Song Meaning
The lyrics paint a stark, unsettling picture of abandonment and its aftermath. The opening lines immediately establish a sense of finality and brutal consequence: "Since I've called off the dogs / They have left her to bleed." This isn't a literal hunt, but a metaphor for unleashing a destructive force that is now left to its own devices, leaving a vulnerable "mother who is lost." The scene shifts to a desolate domestic space, where "plastic covers the furniture" and the mother is reduced to a desperate, almost animalistic state, "eating her own." The narrator's detachment is chillingly clear in the line, "I was screening my phone."

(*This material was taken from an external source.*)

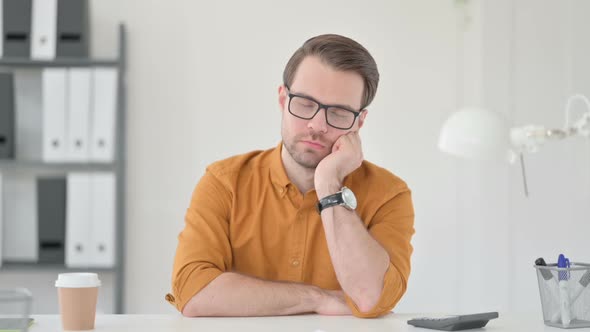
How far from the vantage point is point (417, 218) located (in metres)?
3.78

The core tension lies in the simultaneous presence of immense pain and a desperate, almost futile search for resolution. Both individuals are "waiting for closure," a concept that feels impossibly distant given the circumstances. The repeated refrain, "Hush, baby, hush / It's almost over," acts as a dark lullaby, a promise of an end that might bring relief but also finality. The imagery of the "dogs" now "looking for a place to die" mirrors the state of the abandoned mother, suggesting a shared fate of decay and surrender.
The most striking craft element is the juxtaposition of domesticity with decay and violence. The "plastic-covered wedding dress / Laid out on your bed" is a particularly potent image, blending the sanctity of marriage and new beginnings with the stillness of death and the preservation of a memory. It suggests a life interrupted, a future unlived, frozen in time. The line "Only love lasts forever / Memories cling to the dead" offers a bleak reflection on the enduring nature of connection, even when it's tied to loss and absence.